A major turning point came in 1991, when under the leadership of then-chairman, Leonard Burch, the tribe started buying back drilling rights and hiring its own oilmen to run the wells. Red Willow became the vehicle to manage energy production.

“What tribes have been all about in modern history is taking back their reservations,” said Charles Wilkinson, a law professor at the University of Colorado specializing in Native American law. “When the Southern Utes put a hold on oil and gas leasing, that was as powerful a statement as any tribe had made. It has been a signature of economic development for successful tribes, and this tribe has been as successful as they come.”

Red Willow now has interests in more than 1,000 wells and operates more than 450 on the reservation, making it the second largest here behind only BP. It is the 13th largest privately held energy producer in the United States, according to The Oil & Gas Financial Journal.

The tribe employs more than 600 people in several states and is adding 10 jobs each month. It manages several subsidiaries, most started since 2000. The energy division owns 3,000 miles of pipelines, and it processes natural gas and delivers it to transmission pipelines and elsewhere. The energy businesses account for 93 percent of the Growth Fund’s net income, according to Mr. Zahradnik, who would not disclose absolute figures.

With natural gas production now dwindling from its peak in 2004 by 10 percent a year, the Fund’s managers are aggressively expanding nonenergy investments, building commercial and residential complexes in Colorado, New Mexico, Texas, Missouri and other states. Rent and other income from the properties is growing rapidly but it still generates only about 4 percent of net income.

Some Southern Ute members have complained that the tribe relies too heavily on whites to run its businesses. Despite a policy to give preference to tribal members, only 61 of the fund’s 631 employees are Southern Utes and another 40 are Native Americans of other tribes.

Mr. Valdez, the only Southern Ute in a major business executive position, said he and others are actively trying to train and hire tribal members. One problem, he said, is that individual tribe members already receive a healthy income from the tribal coffers, diminishing, for some, the motivation to work.

Years ago, teenagers received a lump sum when they turned 18. Some binged on alcohol and drugs. Some bought fancy race cars. In 1995 a teenage Southern Ute girl, who was Mr. Frost’s niece, was killed by robbers after she cashed an “18 money” check worth thousands of dollars.

After that tragedy the tribal council tightened the purse strings. It now distributes trust money in smaller installments to members under 25 and it holds off doling out cash until young members finish high school or get a G.E.D. As adults, tribal members receive a monthly check — roughly $1,400 at today’s prices — that remains constant in real terms until at age 60 they become eligible for an elder’s pension of about $65,000 a year.

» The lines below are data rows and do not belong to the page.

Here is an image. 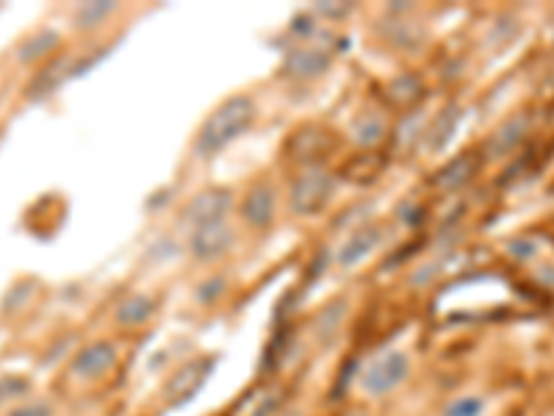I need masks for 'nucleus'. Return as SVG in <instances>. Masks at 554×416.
Wrapping results in <instances>:
<instances>
[{"label": "nucleus", "instance_id": "15", "mask_svg": "<svg viewBox=\"0 0 554 416\" xmlns=\"http://www.w3.org/2000/svg\"><path fill=\"white\" fill-rule=\"evenodd\" d=\"M352 416H363V414H352Z\"/></svg>", "mask_w": 554, "mask_h": 416}, {"label": "nucleus", "instance_id": "6", "mask_svg": "<svg viewBox=\"0 0 554 416\" xmlns=\"http://www.w3.org/2000/svg\"><path fill=\"white\" fill-rule=\"evenodd\" d=\"M228 200L230 197L225 192H205L192 203L189 208V217L194 220V225H208V222H219L222 214L228 211Z\"/></svg>", "mask_w": 554, "mask_h": 416}, {"label": "nucleus", "instance_id": "7", "mask_svg": "<svg viewBox=\"0 0 554 416\" xmlns=\"http://www.w3.org/2000/svg\"><path fill=\"white\" fill-rule=\"evenodd\" d=\"M272 214H275V195H272V189L266 184L255 186V192L244 203V217H247V222L266 225V222L272 220Z\"/></svg>", "mask_w": 554, "mask_h": 416}, {"label": "nucleus", "instance_id": "14", "mask_svg": "<svg viewBox=\"0 0 554 416\" xmlns=\"http://www.w3.org/2000/svg\"><path fill=\"white\" fill-rule=\"evenodd\" d=\"M6 416H53V405L45 400H31V403L14 405Z\"/></svg>", "mask_w": 554, "mask_h": 416}, {"label": "nucleus", "instance_id": "9", "mask_svg": "<svg viewBox=\"0 0 554 416\" xmlns=\"http://www.w3.org/2000/svg\"><path fill=\"white\" fill-rule=\"evenodd\" d=\"M150 314H153V300L142 297V294H133V297H128L120 306L117 319H120V325L133 328V325H142L145 319H150Z\"/></svg>", "mask_w": 554, "mask_h": 416}, {"label": "nucleus", "instance_id": "4", "mask_svg": "<svg viewBox=\"0 0 554 416\" xmlns=\"http://www.w3.org/2000/svg\"><path fill=\"white\" fill-rule=\"evenodd\" d=\"M330 178L322 175V172H311V175H305L300 178V184L294 189V208L302 211V214H311L316 208L322 206L330 195Z\"/></svg>", "mask_w": 554, "mask_h": 416}, {"label": "nucleus", "instance_id": "1", "mask_svg": "<svg viewBox=\"0 0 554 416\" xmlns=\"http://www.w3.org/2000/svg\"><path fill=\"white\" fill-rule=\"evenodd\" d=\"M253 114L255 106L247 98L225 100V103L208 117V123L203 125L200 139H197V150H200L203 156H211V153H217V150H222L225 145H230L247 125L253 123Z\"/></svg>", "mask_w": 554, "mask_h": 416}, {"label": "nucleus", "instance_id": "13", "mask_svg": "<svg viewBox=\"0 0 554 416\" xmlns=\"http://www.w3.org/2000/svg\"><path fill=\"white\" fill-rule=\"evenodd\" d=\"M482 400L477 397H460L446 405V416H480Z\"/></svg>", "mask_w": 554, "mask_h": 416}, {"label": "nucleus", "instance_id": "12", "mask_svg": "<svg viewBox=\"0 0 554 416\" xmlns=\"http://www.w3.org/2000/svg\"><path fill=\"white\" fill-rule=\"evenodd\" d=\"M471 172H474V164L469 159H458L455 164H449L441 175H438V186H444V189H455L460 186L466 178H469Z\"/></svg>", "mask_w": 554, "mask_h": 416}, {"label": "nucleus", "instance_id": "5", "mask_svg": "<svg viewBox=\"0 0 554 416\" xmlns=\"http://www.w3.org/2000/svg\"><path fill=\"white\" fill-rule=\"evenodd\" d=\"M230 245V231L225 222H208L200 225L192 236V250L200 258H214L219 253H225Z\"/></svg>", "mask_w": 554, "mask_h": 416}, {"label": "nucleus", "instance_id": "8", "mask_svg": "<svg viewBox=\"0 0 554 416\" xmlns=\"http://www.w3.org/2000/svg\"><path fill=\"white\" fill-rule=\"evenodd\" d=\"M377 239H380V231H377V228H363V231H358L350 242L344 245V250L338 253V264H341V267L358 264V261L377 245Z\"/></svg>", "mask_w": 554, "mask_h": 416}, {"label": "nucleus", "instance_id": "2", "mask_svg": "<svg viewBox=\"0 0 554 416\" xmlns=\"http://www.w3.org/2000/svg\"><path fill=\"white\" fill-rule=\"evenodd\" d=\"M408 355L397 353H383L380 358H374L372 364L366 367V372L361 375V389L366 394H386L391 389H397L399 383L408 375Z\"/></svg>", "mask_w": 554, "mask_h": 416}, {"label": "nucleus", "instance_id": "3", "mask_svg": "<svg viewBox=\"0 0 554 416\" xmlns=\"http://www.w3.org/2000/svg\"><path fill=\"white\" fill-rule=\"evenodd\" d=\"M117 364V350L111 342L86 344L81 353L73 358V375L81 380L103 378Z\"/></svg>", "mask_w": 554, "mask_h": 416}, {"label": "nucleus", "instance_id": "11", "mask_svg": "<svg viewBox=\"0 0 554 416\" xmlns=\"http://www.w3.org/2000/svg\"><path fill=\"white\" fill-rule=\"evenodd\" d=\"M56 42H59V37L53 31H42V34H37L31 42H25L23 48H20V59L23 62H34L39 56H45L50 48H56Z\"/></svg>", "mask_w": 554, "mask_h": 416}, {"label": "nucleus", "instance_id": "10", "mask_svg": "<svg viewBox=\"0 0 554 416\" xmlns=\"http://www.w3.org/2000/svg\"><path fill=\"white\" fill-rule=\"evenodd\" d=\"M28 392H31V383L25 378H20V375H3V378H0V405L17 403V400H23Z\"/></svg>", "mask_w": 554, "mask_h": 416}]
</instances>
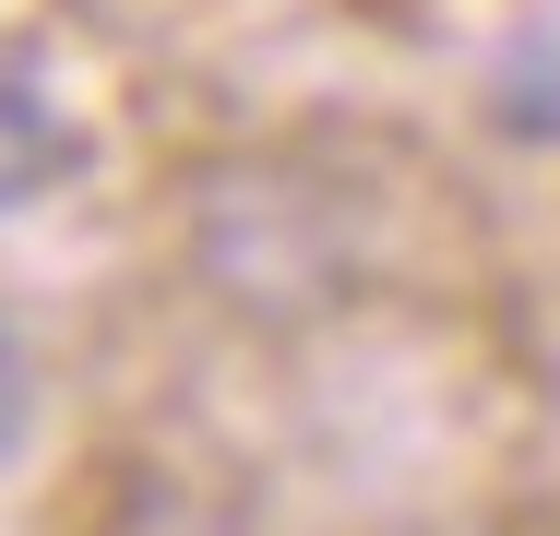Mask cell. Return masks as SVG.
Here are the masks:
<instances>
[{
	"label": "cell",
	"mask_w": 560,
	"mask_h": 536,
	"mask_svg": "<svg viewBox=\"0 0 560 536\" xmlns=\"http://www.w3.org/2000/svg\"><path fill=\"white\" fill-rule=\"evenodd\" d=\"M179 263L226 322L250 334H311L370 287V214L323 155H287V143H250L215 155L191 191H179Z\"/></svg>",
	"instance_id": "6da1fadb"
},
{
	"label": "cell",
	"mask_w": 560,
	"mask_h": 536,
	"mask_svg": "<svg viewBox=\"0 0 560 536\" xmlns=\"http://www.w3.org/2000/svg\"><path fill=\"white\" fill-rule=\"evenodd\" d=\"M72 536H250V525H238V501L203 489L191 465L119 453V465H96V477L72 489Z\"/></svg>",
	"instance_id": "7a4b0ae2"
},
{
	"label": "cell",
	"mask_w": 560,
	"mask_h": 536,
	"mask_svg": "<svg viewBox=\"0 0 560 536\" xmlns=\"http://www.w3.org/2000/svg\"><path fill=\"white\" fill-rule=\"evenodd\" d=\"M72 167H84V131H72V107L48 96L24 60H0V214L48 203Z\"/></svg>",
	"instance_id": "3957f363"
},
{
	"label": "cell",
	"mask_w": 560,
	"mask_h": 536,
	"mask_svg": "<svg viewBox=\"0 0 560 536\" xmlns=\"http://www.w3.org/2000/svg\"><path fill=\"white\" fill-rule=\"evenodd\" d=\"M24 429H36V358H24V334L0 322V465L24 453Z\"/></svg>",
	"instance_id": "277c9868"
}]
</instances>
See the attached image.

The tribe now offers full scholarships and living stipends for college. Dewayne Evensen is one of the more mature recipients. He entered a community college in New Mexico at age 47 before attending Northeastern State University in Oklahoma, where he earned both an undergraduate and a master’s degree in business. He now works for a tribal subsidiary in Tulsa.

Mr. Dewayne, 52, said he was grateful, but he is exploring other opportunities, including law school.

“The tribe has also given me the ability to seek other avenues,” he said. “On the other hand, the Growth Fund is so huge right now that it’d be hard to get around it.”